[Records drawn from a dataset]
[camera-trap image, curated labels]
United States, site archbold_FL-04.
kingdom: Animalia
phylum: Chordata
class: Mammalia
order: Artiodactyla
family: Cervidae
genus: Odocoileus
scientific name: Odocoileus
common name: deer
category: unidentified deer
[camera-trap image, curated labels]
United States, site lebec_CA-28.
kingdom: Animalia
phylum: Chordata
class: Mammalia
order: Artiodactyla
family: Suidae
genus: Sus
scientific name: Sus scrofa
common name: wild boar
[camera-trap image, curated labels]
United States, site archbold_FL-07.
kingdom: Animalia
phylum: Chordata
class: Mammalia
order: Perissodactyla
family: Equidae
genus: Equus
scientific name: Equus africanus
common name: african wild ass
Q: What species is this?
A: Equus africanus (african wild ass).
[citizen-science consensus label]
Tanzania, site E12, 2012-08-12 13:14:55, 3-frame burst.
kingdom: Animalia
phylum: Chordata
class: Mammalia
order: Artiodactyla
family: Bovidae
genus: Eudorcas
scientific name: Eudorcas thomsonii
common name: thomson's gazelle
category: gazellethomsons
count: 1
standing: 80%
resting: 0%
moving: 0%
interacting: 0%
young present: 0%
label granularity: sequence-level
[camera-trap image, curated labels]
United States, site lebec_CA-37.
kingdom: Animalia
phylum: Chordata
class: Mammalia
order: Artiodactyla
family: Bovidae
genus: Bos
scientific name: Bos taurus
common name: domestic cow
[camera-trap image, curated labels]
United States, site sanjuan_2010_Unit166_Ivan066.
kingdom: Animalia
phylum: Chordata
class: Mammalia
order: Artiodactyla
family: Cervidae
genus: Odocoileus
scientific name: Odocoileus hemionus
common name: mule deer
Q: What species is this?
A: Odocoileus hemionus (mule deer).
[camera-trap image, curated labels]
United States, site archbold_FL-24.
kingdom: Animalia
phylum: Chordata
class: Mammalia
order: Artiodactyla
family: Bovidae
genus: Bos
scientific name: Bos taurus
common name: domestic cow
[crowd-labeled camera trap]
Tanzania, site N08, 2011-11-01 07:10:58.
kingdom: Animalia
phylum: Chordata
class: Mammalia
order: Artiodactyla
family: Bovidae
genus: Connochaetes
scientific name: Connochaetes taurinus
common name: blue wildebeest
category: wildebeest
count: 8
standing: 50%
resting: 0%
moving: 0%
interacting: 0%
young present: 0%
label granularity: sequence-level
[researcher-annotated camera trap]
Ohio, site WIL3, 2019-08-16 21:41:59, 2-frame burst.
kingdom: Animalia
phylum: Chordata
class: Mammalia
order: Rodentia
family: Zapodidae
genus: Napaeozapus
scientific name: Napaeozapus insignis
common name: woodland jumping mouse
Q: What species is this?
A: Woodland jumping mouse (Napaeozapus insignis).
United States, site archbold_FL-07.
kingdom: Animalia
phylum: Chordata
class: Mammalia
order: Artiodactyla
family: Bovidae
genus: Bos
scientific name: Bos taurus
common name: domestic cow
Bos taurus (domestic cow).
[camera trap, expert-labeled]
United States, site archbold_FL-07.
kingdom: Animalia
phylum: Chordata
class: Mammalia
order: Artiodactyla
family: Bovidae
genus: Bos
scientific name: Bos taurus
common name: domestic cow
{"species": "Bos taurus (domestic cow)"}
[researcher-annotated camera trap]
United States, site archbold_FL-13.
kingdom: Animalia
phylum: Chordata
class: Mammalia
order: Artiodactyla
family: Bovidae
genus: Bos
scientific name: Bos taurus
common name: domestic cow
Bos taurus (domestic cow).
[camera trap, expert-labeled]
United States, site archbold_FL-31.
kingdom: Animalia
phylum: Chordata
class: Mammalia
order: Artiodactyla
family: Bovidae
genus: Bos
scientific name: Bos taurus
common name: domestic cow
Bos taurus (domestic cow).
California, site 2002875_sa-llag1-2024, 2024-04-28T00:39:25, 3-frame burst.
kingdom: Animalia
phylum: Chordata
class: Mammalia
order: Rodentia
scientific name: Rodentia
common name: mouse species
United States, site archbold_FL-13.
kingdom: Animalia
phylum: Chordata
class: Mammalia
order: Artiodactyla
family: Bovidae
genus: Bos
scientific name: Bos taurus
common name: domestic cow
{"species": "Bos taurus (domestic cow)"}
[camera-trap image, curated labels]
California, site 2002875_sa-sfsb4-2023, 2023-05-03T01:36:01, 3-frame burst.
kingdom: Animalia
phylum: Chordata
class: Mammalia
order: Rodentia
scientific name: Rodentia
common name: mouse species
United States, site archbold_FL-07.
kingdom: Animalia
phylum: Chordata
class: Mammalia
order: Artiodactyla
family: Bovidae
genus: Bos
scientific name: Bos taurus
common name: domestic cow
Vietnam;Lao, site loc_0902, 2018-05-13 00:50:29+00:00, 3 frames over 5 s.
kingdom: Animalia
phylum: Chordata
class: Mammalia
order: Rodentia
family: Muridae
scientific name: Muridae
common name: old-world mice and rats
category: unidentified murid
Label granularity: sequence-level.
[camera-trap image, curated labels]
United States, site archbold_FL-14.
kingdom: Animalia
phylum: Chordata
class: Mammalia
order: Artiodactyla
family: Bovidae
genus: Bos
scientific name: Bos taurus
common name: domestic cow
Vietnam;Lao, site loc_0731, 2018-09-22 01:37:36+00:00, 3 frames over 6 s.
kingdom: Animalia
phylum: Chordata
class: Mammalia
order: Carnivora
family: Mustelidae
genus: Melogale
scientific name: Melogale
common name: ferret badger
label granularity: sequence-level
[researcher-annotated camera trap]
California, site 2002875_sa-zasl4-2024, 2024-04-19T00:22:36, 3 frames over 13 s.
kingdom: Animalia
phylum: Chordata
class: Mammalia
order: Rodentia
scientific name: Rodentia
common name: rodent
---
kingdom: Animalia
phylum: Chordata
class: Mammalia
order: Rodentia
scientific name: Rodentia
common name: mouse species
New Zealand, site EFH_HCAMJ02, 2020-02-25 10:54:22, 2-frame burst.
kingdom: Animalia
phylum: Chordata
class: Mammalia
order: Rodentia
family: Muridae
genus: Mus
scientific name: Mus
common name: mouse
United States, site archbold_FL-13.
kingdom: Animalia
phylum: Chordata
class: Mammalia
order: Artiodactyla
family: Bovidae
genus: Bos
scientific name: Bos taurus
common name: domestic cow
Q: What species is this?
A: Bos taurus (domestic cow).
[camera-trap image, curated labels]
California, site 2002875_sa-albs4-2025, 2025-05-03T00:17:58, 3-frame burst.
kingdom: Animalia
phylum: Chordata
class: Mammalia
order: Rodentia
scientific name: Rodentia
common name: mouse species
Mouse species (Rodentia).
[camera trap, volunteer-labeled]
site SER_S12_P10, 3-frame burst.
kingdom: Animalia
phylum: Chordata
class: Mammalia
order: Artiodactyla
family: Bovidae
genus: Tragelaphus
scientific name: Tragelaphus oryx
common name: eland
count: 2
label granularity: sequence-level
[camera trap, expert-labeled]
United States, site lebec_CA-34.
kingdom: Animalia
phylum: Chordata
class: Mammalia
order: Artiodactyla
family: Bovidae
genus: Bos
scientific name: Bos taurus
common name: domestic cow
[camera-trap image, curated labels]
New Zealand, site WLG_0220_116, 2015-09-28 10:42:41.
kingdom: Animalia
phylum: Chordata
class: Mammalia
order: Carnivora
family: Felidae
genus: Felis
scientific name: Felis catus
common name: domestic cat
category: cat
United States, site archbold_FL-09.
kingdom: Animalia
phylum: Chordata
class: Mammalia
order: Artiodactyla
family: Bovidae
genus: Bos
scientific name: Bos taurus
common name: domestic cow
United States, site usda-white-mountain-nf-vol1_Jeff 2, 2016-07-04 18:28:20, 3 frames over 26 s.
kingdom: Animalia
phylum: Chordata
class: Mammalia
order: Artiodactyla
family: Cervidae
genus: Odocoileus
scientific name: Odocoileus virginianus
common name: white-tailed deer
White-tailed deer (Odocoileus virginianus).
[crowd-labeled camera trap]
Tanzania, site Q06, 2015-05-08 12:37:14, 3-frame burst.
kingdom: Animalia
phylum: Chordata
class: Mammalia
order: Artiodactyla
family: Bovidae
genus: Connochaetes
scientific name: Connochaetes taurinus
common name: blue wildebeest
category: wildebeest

Exercise prompt. Please show, exactly as written, every line above that contains the word "over".

Exercise response.
Vietnam;Lao, site loc_0902, 2018-05-13 00:50:29+00:00, 3 frames over 5 s.
Vietnam;Lao, site loc_0731, 2018-09-22 01:37:36+00:00, 3 frames over 6 s.
California, site 2002875_sa-zasl4-2024, 2024-04-19T00:22:36, 3 frames over 13 s.
United States, site usda-white-mountain-nf-vol1_Jeff 2, 2016-07-04 18:28:20, 3 frames over 26 s.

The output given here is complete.